• **TASK ITEM**
Transcribe, verbatim, every line from the start of the entries through the line that contains "Moving vote fraction: 10%."; include both boundary lines and omit all others.

• **INPUT RECORDS**
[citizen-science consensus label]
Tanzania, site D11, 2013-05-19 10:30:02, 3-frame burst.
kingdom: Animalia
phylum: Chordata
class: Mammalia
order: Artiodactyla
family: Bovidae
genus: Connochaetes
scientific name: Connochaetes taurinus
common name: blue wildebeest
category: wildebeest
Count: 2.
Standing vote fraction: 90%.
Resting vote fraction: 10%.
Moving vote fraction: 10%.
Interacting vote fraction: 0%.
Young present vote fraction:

• **ANSWER TO THIS EXERCISE**
[citizen-science consensus label]
Tanzania, site D11, 2013-05-19 10:30:02, 3-frame burst.
kingdom: Animalia
phylum: Chordata
class: Mammalia
order: Artiodactyla
family: Bovidae
genus: Connochaetes
scientific name: Connochaetes taurinus
common name: blue wildebeest
category: wildebeest
Count: 2.
Standing vote fraction: 90%.
Resting vote fraction: 10%.
Moving vote fraction: 10%.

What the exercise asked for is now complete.